Pedro Barata: ... with either a TKI or IO that can convince you that the role for bel should not be monotherapy, it's combinable from a safety piece. There's not a lot of overlapping toxicities. Have you seen anything suggesting, you know what, the data that we know is so strong for a synergistic activity that we'll leave the cyclin story aside because we're probably going to have a role for bel in a different combo. Or you say, "You know what, yes, they might be additive, maybe not synergistic based on what we know. Therefore, we have a rationale to continue to pursue different combinations who can indeed provide that synergistic activity."
David McDermott: Okay. Complicated question, several questions in one. I think in the adjuvant setting where we're looking at the O22 trial, LITESPARK-O22, which as you know, is pembro versus pembro-bel, my sense of that benefit there is it feels mostly additive benefit, not synergistic. At least we haven't seen that yet. What would we like to see if we were seeing true synergy? You'd like to see a flattening of the DFS curve, which we haven't seen yet. Now maybe with more follow-up, we'll see it. You want to see a clear signal on overall survival, which we haven't seen yet. Maybe we'll see it in the future. It's still early-
Pedro Barata: Sure.
David McDermott: ... in that case. In the second-line space, where you're combining VEGF with HIF, with len and bel versus cabo, maybe there's a hint of synergy, but it's hard to find. You see certainly an additive benefit with a lengthening of median PFS, for sure.
Pedro Barata: ...Response in PFS.
David McDermott: And there's a trade-off there with managing the tox, but if you're experienced with belzutifan, you can manage around the tox, I think. A hint of... Synergy is a complicated word, but to me it means deep responses, complete responses, ability to stop the treatment. There are more complete responses with the len-bel combo than cabo.
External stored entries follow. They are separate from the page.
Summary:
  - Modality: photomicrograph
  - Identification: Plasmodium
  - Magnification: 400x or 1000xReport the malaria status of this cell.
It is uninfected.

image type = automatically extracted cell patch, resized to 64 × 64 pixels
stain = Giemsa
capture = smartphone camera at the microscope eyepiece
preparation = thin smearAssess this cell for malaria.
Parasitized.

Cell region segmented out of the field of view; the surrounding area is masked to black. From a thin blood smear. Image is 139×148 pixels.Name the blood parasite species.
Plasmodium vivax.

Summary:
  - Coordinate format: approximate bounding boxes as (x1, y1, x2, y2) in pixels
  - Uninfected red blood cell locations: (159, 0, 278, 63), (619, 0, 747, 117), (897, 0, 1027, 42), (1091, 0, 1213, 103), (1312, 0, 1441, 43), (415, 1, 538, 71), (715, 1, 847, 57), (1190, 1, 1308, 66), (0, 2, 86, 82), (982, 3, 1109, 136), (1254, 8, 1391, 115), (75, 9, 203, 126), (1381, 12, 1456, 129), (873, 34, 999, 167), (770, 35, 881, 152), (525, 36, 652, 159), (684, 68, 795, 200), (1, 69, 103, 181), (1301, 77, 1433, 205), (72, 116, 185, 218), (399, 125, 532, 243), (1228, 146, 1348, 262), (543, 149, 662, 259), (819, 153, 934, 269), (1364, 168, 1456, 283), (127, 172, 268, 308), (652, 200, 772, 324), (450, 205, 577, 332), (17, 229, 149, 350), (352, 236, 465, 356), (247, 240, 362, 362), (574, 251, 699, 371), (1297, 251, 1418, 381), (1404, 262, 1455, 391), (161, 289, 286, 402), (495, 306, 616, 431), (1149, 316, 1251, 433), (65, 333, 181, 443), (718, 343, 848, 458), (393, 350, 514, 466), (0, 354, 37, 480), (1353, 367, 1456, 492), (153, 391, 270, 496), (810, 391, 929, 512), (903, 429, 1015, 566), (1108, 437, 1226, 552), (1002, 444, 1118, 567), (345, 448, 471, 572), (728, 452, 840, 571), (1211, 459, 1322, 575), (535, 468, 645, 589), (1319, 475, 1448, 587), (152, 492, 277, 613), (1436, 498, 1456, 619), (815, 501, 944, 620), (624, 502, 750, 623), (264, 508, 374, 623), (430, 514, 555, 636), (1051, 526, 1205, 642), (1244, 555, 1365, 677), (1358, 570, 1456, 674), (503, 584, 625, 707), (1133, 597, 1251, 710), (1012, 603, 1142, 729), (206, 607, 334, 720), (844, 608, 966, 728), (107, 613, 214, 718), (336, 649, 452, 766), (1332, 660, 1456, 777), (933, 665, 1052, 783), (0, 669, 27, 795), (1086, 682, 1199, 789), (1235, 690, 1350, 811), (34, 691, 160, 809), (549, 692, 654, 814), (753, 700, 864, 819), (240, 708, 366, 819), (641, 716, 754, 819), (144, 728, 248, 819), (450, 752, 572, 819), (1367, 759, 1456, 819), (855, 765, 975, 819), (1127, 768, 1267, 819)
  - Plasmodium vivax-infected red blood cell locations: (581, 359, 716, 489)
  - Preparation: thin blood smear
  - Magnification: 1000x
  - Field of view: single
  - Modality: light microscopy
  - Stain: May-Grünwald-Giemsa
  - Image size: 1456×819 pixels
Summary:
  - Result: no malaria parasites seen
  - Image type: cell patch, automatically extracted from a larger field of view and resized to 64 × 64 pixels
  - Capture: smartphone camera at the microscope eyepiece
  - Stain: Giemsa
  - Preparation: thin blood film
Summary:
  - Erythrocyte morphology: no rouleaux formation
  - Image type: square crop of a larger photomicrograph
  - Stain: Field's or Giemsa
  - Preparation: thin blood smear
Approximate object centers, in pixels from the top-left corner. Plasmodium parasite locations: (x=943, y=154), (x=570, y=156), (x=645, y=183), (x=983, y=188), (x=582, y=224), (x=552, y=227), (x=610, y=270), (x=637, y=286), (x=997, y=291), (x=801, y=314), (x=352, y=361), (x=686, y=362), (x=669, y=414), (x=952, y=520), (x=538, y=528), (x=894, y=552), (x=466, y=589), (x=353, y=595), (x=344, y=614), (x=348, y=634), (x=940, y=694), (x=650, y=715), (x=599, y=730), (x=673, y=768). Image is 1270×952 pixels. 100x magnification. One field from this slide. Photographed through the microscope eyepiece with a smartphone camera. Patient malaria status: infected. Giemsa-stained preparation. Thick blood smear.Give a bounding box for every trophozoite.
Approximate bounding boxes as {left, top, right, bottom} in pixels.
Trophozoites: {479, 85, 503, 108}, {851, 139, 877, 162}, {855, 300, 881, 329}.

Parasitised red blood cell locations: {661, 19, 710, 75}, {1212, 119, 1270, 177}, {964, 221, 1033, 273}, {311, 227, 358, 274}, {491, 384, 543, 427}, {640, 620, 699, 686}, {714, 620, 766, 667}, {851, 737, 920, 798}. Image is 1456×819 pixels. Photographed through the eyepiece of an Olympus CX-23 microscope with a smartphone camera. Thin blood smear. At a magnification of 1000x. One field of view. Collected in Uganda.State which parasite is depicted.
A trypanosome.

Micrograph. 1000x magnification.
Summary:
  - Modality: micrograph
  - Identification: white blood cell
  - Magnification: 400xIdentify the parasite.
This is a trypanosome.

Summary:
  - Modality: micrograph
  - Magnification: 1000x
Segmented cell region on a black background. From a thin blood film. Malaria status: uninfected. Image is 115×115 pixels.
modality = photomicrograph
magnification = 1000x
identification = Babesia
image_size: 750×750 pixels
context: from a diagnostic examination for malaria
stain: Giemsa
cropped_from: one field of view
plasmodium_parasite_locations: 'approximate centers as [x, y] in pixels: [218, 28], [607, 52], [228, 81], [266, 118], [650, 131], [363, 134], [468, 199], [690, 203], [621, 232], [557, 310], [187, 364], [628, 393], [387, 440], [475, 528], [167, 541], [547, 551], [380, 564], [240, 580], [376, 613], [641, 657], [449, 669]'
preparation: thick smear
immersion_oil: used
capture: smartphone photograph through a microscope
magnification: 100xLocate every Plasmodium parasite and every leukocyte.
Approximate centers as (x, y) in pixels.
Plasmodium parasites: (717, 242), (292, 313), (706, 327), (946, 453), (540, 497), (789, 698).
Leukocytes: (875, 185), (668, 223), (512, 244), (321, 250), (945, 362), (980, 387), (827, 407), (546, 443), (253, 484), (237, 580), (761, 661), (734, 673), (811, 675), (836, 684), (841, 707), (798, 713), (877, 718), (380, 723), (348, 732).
The numbers are small. It's like 4 versus-
Pedro Barata: 5 versus 1% or so.
David McDermott: ... Right. So you have to squint to see it. So it's a step forward, proof of concept, getting to the question of what creates VEGF resistance. In the preclinical models, getting back to that, what people have shown is that increased HIF-2 expression probably drives VEGF. And this LITESPARK-11 is sort of proof that if you're targeting the pathway in two separate locations, you can get additive benefit.
Pedro Barata: Yes.
David McDermott: But to your point of synergy, hard to define, we're probably not seeing it with today's data.
Pedro Barata: Yet?
David McDermott: Yet.
Pedro Barata: This is wonderful because obviously justifiable, there's a lot of excitement around HIF-2α as an MOA, belzutifan is maybe the first-in-class used in clinical practice, maybe not the only one in the future-
David McDermott: Correct.
Pedro Barata: ... which is great, right? So it sounds like a lot of amazing research like yours with cyclin stories. Beautiful. So, thank you so much for taking the time to be with us and congratulations again.
David McDermott: Glad to be here, Pedro.
Pedro Barata: Sure.
David McDermott: Thanks for having me.